→ **Exercise aim**: Render every line of the entries below as a Markdown table with two columns, Row and Line. Give each line a row number, and leave blank lines out.

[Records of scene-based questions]
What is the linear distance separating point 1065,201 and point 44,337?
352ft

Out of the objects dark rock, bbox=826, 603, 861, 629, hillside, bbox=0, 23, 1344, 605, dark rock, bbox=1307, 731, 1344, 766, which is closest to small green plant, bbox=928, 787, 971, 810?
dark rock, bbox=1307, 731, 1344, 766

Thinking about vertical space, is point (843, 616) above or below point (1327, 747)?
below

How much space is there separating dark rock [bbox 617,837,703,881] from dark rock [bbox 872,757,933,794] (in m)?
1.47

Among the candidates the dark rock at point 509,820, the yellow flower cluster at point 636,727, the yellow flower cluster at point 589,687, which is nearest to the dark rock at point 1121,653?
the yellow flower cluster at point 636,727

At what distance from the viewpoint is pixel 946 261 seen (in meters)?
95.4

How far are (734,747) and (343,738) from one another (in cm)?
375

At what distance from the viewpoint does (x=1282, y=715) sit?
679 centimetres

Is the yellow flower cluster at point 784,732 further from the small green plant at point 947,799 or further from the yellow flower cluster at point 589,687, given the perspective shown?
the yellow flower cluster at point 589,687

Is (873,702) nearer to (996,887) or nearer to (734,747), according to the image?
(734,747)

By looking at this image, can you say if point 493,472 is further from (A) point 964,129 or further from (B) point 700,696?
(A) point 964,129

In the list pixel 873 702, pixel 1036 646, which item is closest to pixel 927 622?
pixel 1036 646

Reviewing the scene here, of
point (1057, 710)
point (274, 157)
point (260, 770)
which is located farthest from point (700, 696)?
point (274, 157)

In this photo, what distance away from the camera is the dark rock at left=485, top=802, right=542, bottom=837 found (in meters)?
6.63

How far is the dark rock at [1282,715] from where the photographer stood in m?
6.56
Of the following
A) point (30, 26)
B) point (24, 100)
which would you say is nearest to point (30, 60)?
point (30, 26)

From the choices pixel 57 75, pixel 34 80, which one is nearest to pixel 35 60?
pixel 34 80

→ **Final answer**:
| Row | Line |
|---|---|
| 1 | What is the linear distance separating point 1065,201 and point 44,337? |
| 2 | 352ft |
| 3 | Out of the objects dark rock, bbox=826, 603, 861, 629, hillside, bbox=0, 23, 1344, 605, dark rock, bbox=1307, 731, 1344, 766, which is closest to small green plant, bbox=928, 787, 971, 810? |
| 4 | dark rock, bbox=1307, 731, 1344, 766 |
| 5 | Thinking about vertical space, is point (843, 616) above or below point (1327, 747)? |
| 6 | below |
| 7 | How much space is there separating dark rock [bbox 617,837,703,881] from dark rock [bbox 872,757,933,794] (in m)? |
| 8 | 1.47 |
| 9 | Among the candidates the dark rock at point 509,820, the yellow flower cluster at point 636,727, the yellow flower cluster at point 589,687, which is nearest to the dark rock at point 1121,653? |
| 10 | the yellow flower cluster at point 636,727 |
| 11 | At what distance from the viewpoint is pixel 946 261 seen (in meters)? |
| 12 | 95.4 |
| 13 | How far are (734,747) and (343,738) from one another (in cm)? |
| 14 | 375 |
| 15 | At what distance from the viewpoint does (x=1282, y=715) sit? |
| 16 | 679 centimetres |
| 17 | Is the yellow flower cluster at point 784,732 further from the small green plant at point 947,799 or further from the yellow flower cluster at point 589,687, given the perspective shown? |
| 18 | the yellow flower cluster at point 589,687 |
| 19 | Is (873,702) nearer to (996,887) or nearer to (734,747), according to the image? |
| 20 | (734,747) |
| 21 | By looking at this image, can you say if point 493,472 is further from (A) point 964,129 or further from (B) point 700,696? |
| 22 | (A) point 964,129 |
| 23 | In the list pixel 873 702, pixel 1036 646, which item is closest to pixel 927 622? |
| 24 | pixel 1036 646 |
| 25 | Reviewing the scene here, of |
| 26 | point (1057, 710) |
| 27 | point (274, 157) |
| 28 | point (260, 770) |
| 29 | which is located farthest from point (700, 696)? |
| 30 | point (274, 157) |
| 31 | In this photo, what distance away from the camera is the dark rock at left=485, top=802, right=542, bottom=837 found (in meters)? |
| 32 | 6.63 |
| 33 | How far is the dark rock at [1282,715] from where the photographer stood in m? |
| 34 | 6.56 |
| 35 | Of the following |
| 36 | A) point (30, 26) |
| 37 | B) point (24, 100) |
| 38 | which would you say is nearest to point (30, 60)? |
| 39 | point (30, 26) |
| 40 | From the choices pixel 57 75, pixel 34 80, which one is nearest to pixel 35 60? |
| 41 | pixel 34 80 |